3.4. Analysis of City Types for Urban Shrinking

The YREB is the treasure of resources and industrial bases in China. The study found that more than half of the cities are resource-based cities and old industry-based ones. Among them, 15 prefecture-level cities are recognized both as resource-based and old industry-based ones. The statistical results show (Table 7) that among the resource-based cities in YREB, shrinking prefecture-level cities and shrinking counties account for 52.78% and 33.68%, respectively. Furthermore, 19 resource-based cities, including Tongling, Huaiibei, Chongqing, Nanchong, Pu’er and Qujing, have experienced urban shrinkage. Highly resource-dependent cities have more homogeneous industrial structures and employment opportunities than non-resource-based cities. Once local resources are depleted, the pillar industries of resource-based cities will be extremely vulnerable to external impacts, which directly leads to various development problems such as industrial decline and population exodus. In addition, there are many heavy chemical industries densely distributed along the YREB basin, including the industrial bases of iron and steel and light textiles centered in Wuhan, the industrial bases of electricity and iron and steel centered in Yichang and Chongqing, the mining base centered in Wujiang Hydropower Station in Guizhou and the iron and steel industrial base centered in Panzhihua. There are currently 35 municipalities classified as old industrial bases. Among them, shrinking cities and shrinking counties account for 64.71% and 32.71%, respectively. This is mainly driven by the loss of traditional industrial advantages in old industrial bases and the backward development of urban agriculture and services. The difficulty in technological innovation and industrial transformation has directly led to vicious population movements [72]. In general, resource-based cities distribute more in upstream and downstream areas, while old industry-based cities are located in midstream areas more. The low level of industrial chain extension and industrial diversification is another key reason for cities shrinkage in YREB. Therefore, the transformation of resource-based cities and old industry-based cities is an essential way to promote the sustainable development of the YREB [72].
Furthermore, we classify these cities in the YREB into large-scale cities, medium-scale cities, and small-scale cities according to the non-farm population in urban areas. From the municipal city level, the shrinking cities account for 81.82%, 64.58% and 86.67% of the large, medium and small-scale cities, while the shrinking counties account for 47.98%, 77.66% and 50.49%. The results indicate that the number of shrinking small and medium-sized cities has far exceeded that of large-scale cities. Economies of scale are more difficult to achieve in small and medium-sized cities, which have lower administrative levels and weaker industrial advantages, regional advantages and access to resources [73], leading to a greater possibility of shrinkage. In terms of the level of urban function, the smaller the city is, the worse the transportation conditions are, and the higher the likelihood of urban shrinkage is [18].

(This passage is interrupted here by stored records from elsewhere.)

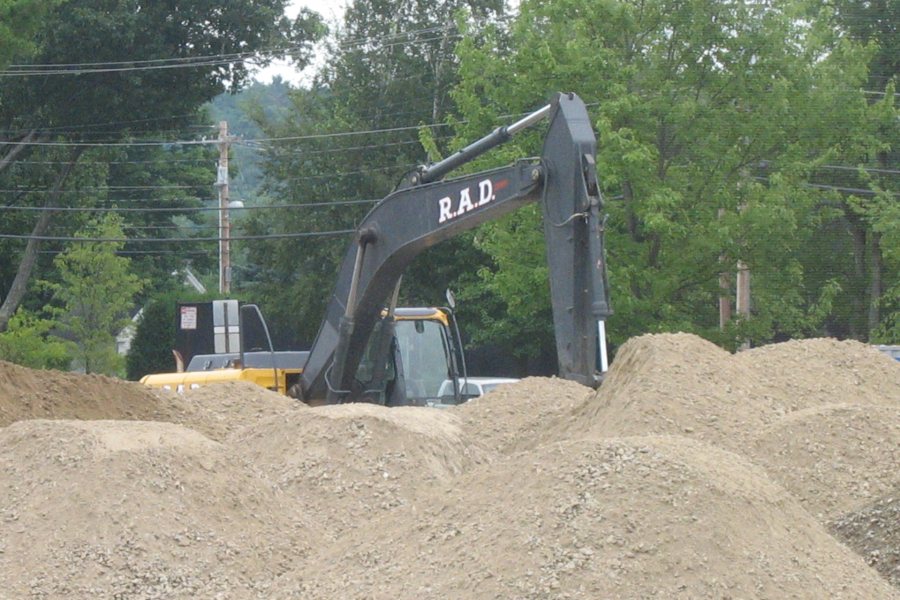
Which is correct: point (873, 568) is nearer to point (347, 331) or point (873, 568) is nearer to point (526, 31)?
point (347, 331)

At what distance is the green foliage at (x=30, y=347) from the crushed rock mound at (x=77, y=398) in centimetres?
2048

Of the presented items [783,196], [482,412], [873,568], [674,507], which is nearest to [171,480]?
[674,507]

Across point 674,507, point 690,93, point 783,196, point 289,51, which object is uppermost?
point 289,51

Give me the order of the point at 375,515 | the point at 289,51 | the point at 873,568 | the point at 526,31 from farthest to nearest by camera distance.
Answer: the point at 289,51, the point at 526,31, the point at 375,515, the point at 873,568

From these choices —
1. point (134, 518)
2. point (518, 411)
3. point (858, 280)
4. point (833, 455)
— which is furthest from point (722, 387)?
point (858, 280)

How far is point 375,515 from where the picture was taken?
9109 millimetres

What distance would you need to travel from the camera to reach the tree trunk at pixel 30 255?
36.4 meters

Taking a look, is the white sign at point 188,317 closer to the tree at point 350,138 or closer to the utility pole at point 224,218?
the utility pole at point 224,218

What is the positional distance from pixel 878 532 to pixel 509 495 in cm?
235

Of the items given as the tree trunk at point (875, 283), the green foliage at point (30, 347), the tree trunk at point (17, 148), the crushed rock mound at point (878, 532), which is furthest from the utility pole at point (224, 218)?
the crushed rock mound at point (878, 532)

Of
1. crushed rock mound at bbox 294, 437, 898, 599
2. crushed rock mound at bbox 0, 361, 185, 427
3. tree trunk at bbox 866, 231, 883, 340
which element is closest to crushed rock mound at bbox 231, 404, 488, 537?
crushed rock mound at bbox 294, 437, 898, 599

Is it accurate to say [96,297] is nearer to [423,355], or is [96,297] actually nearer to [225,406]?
[423,355]

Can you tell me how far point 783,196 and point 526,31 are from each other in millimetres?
6219

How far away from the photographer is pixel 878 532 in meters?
7.66
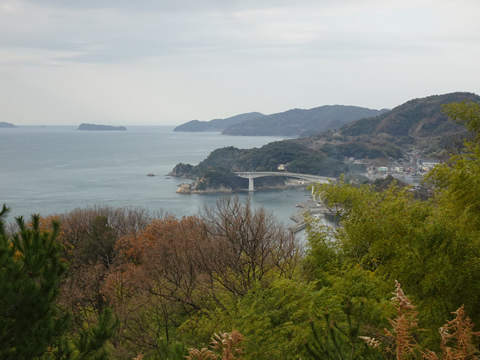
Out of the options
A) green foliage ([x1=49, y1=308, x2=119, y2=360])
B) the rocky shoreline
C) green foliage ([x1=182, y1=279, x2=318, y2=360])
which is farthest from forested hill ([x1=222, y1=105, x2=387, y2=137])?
green foliage ([x1=49, y1=308, x2=119, y2=360])

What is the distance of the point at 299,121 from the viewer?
18088 cm

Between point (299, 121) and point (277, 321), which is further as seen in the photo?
point (299, 121)

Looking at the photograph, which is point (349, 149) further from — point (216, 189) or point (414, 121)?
point (216, 189)

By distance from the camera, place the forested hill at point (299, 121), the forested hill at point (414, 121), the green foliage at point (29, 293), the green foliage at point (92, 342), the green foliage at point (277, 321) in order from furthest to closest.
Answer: the forested hill at point (299, 121) → the forested hill at point (414, 121) → the green foliage at point (277, 321) → the green foliage at point (92, 342) → the green foliage at point (29, 293)

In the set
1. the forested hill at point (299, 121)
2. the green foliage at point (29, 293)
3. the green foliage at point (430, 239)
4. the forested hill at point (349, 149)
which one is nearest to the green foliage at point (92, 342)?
the green foliage at point (29, 293)

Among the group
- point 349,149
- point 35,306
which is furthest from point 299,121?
point 35,306

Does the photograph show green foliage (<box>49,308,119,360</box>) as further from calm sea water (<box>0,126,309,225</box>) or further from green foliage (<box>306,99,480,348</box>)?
calm sea water (<box>0,126,309,225</box>)

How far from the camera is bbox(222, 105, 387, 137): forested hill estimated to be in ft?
560

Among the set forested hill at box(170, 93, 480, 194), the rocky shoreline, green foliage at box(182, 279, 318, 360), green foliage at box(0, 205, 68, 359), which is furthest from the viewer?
forested hill at box(170, 93, 480, 194)

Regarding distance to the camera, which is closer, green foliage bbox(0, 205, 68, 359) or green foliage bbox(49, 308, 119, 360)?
green foliage bbox(0, 205, 68, 359)

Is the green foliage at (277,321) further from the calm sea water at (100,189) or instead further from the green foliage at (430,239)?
the calm sea water at (100,189)

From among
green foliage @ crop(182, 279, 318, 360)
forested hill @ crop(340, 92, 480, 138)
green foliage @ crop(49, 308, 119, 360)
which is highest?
forested hill @ crop(340, 92, 480, 138)

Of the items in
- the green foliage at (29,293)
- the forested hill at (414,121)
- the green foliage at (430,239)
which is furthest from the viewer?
the forested hill at (414,121)

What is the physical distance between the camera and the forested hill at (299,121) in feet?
560
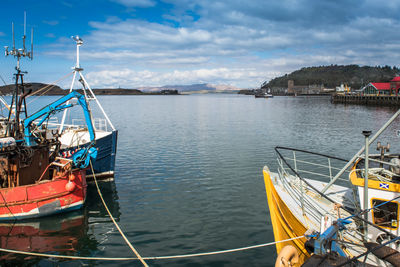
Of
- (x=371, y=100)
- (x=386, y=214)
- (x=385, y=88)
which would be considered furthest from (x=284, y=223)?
(x=385, y=88)

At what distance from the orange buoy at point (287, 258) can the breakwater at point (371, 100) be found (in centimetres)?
9287

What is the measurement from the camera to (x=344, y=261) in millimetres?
5668

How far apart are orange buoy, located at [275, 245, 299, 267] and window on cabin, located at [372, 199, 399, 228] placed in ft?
7.95

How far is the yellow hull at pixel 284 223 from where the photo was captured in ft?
26.0

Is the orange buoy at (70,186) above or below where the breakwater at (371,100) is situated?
below

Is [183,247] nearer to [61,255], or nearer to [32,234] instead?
[61,255]

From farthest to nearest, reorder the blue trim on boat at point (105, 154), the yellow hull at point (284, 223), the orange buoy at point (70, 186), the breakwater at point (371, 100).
Answer: the breakwater at point (371, 100) → the blue trim on boat at point (105, 154) → the orange buoy at point (70, 186) → the yellow hull at point (284, 223)

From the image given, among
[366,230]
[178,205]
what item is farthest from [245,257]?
[178,205]

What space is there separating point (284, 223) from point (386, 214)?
271cm

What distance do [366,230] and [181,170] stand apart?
14.6 meters

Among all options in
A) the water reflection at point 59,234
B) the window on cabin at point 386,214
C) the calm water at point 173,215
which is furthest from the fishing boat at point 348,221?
the water reflection at point 59,234

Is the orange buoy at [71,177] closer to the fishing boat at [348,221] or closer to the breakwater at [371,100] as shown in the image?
the fishing boat at [348,221]

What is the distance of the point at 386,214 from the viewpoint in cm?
734

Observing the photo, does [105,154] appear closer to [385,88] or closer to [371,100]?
[371,100]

3.5. Analysis of the Frequency of Shrinking Cities

To study the distribution pattern of urban shrinkage in YREB in the temporal dimension, we classified them into three categories based on the frequency of urban shrinkage from 1993 to 2020 using the Natural Breaks method. Cities with 1–6 shrinking frequency, 7–9 shrinking frequency and 10–15 shrinking frequency are defined as mild, moderate and frequent. As shown in Figure 6 and Table 8, a total of 62 county-level cities are mild, accounting for 9.63%, mainly located in the downstream area of YREB; 109 frequent shrinking cities, accounting for 16.93%, are mainly located in the upstream and midstream area, scattering in the Chengdu–Chongqing economic circle, the Wuhan urban agglomeration and ethnic minority autonomous prefectures. Medium-sized cities account for 73.44% of all shrinking cities, showing a contiguous clustering of upper, middle and lower reaches. Overall, more than half of county-level cities are moderately shrinking, with frequent ones mainly concentrated in upstream and midstream areas, and mild ones mainly distributed in downstream areas. It implies that urban shrinkage is not permanent and irreversible, and that the government can alleviate population loss and the urban shrinkage phenomenon by improving urban infrastructure conditions and competitiveness [70].

4. Discussion

4.1. Stability and Performance of NTL Integrated Data

To ensure the robustness of the integrated data, we mainly take the Chinese total nighttime light value data (TDN) as the standard. First, we performed the continuity correction and mutual correction of DMSP/OLS data. Second, we removed the background noise and corrected outliers of the NPP/VIIRS data. Finally, we chose the “S” model to fit the two types of lighting data. Demonstrated as in Figure 7a, it suggests that the issue of discontinuous TDN values of NTL has been solved. Considering the influence of economy and population on the national NTL, we crop out the YREB to linearly fit the national TDN and the YREB (shown in Figure 7b), and their R2 are 0.9695 and 0.8546. It implies that the TDN values of YREB and the whole country are robust.
Furthermore, to guarantee the precision and feasibility of integrated NTL data, the study fits the TDN value of YREB with electricity consumption and urban construction land area. The results are displayed in Figure 7c,d. It shows a strong positive relationship between the corresponding socio-economic parameters in 1995–2020 and TDN values of the integrated NTL. Moreover, the R2 are 0.91402 and 0.9843, implying the positive linear relationship between integrated NTL with human activities and socio-economic conditions.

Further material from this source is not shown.